Alpha-Fetoprotein is also used as a tumor marker. Increased serum levels of Alpha-Fetoprotein are found in as many as 90% of patients with hepatomas. The higher the Alpha-Fetoprotein level, the greater the tumor burden. A decrease in Alpha-Fetoprotein is seen if the patient is responding to antineoplastic therapy. Alpha-Fetoprotein is not specific for hepatomas, although extremely high levels (above 500 ng/mL) are diagnostic for hepatoma. Other neoplastic conditions, such as nonseminomatous germ cell tumors and teratomas of the testes, yolk sac and germ cell tumors of the ovaries, and to a lesser extent Hodgkin disease, lymphoma, and renal cell carcinoma, are also associated with elevated Alpha-Fetoprotein levels. Testing methods for Alpha-Fetoprotein quantification include radioimmunoassay or enzyme-linked immunosorbent assay (ELISA) with a commercially available kit. Noncancerous causes of elevated Alpha-Fetoprotein levels occur in patients with cirrhosis or chronic active hepatitis.




Normal Alpha-Fetoprotein Levels

Alpha-Fetoprotein is normally found in low levels in human blood. Children normally have lower Alpha-Fetoprotein levels than adults.

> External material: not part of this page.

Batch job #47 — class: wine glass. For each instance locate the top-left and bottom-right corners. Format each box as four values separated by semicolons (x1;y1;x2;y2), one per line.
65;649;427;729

Alpha-Fetoprotein levels are measured in terms of nanogram per milliliter (ng/mL) or microgram per liter (mcg/L) using SI units. No conversion is required to represent values in either the ng/mL or mcg/L. The following are the Normal Alpha-Fetoprotein Levels:

  • Children younger than 1 year normally have Alpha-Fetoprotein levels less than 30 ng/mL ( 30 mcg/L).
  • Adults normally have Alpha-Fetoprotein levels less than 40 ng/mL (40 mcg/L).




Causes of Alpha-Fetoprotein Fales Indications

  • Fetal blood contamination, which may occur during amniocentesis, can cause increased Alpha-Fetoprotein levels.
  • Multiple pregnancies can cause increased levels.
  • Recent administration of Radioisotopes can affect values because results are determined by Radioimmunoassay.

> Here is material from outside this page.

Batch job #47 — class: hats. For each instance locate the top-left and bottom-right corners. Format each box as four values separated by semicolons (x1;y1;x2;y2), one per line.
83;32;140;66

Causes of High Alpha-Fetoprotein Levels in Maternal Serum

If a fetus has an open body wall defect, fetal serum Alpha-Fetoprotein leaks out into the amniotic fluid and is picked up by the maternal serum which increases Alpha-Fetoprotein in the serum. This leakage can be a result of:

  • Neural Tube Defects including Anencephaly, Encephalocele, Spina Bifida, and Myelomeningocele.
  • Abdominal Wall Defects including Gastroschisis and Omphalocele.


In addition to Alpha-Fetoprotein leakage. Maternal serum high levels of Alpha-Fetoprotein can be caused by:

  • Multiple-fetus Pregnancy: The multiple fetuses make large quantities.
  • Threatened Abortion.
  • Fetal Distress or Congenital Anomalies.
  • Fetal Death.




Causes of Low Alpha-Fetoprotein Levels in Maternal Serum

  • Trisomy 21 (Down Syndrome).
  • Fetal Wastage.




Causes of High Alpha-Fetoprotein Levels in Nonmaternal Serum

Cancers contain undifferentiated cells that may carry the surface markers of their fetal predecessors which causes high Alpha-Fetoprotein levelsin nonmaternal serum. Examples of such cancers include:

  • Primary Hepatocellular Cancer (Hepatoma).
  • Germ Cell or Yolk Sac cancer of the ovary.
  • Embryonal Cell or Germ cell Tumor of the testes.
  • Other Cancers including Stomach Cancer, Colon Cancer, Lung Cancer, Breast Cancer, or Lymphoma.
  • Liver cell Necrosis including Cirrhosis and Hepatitis.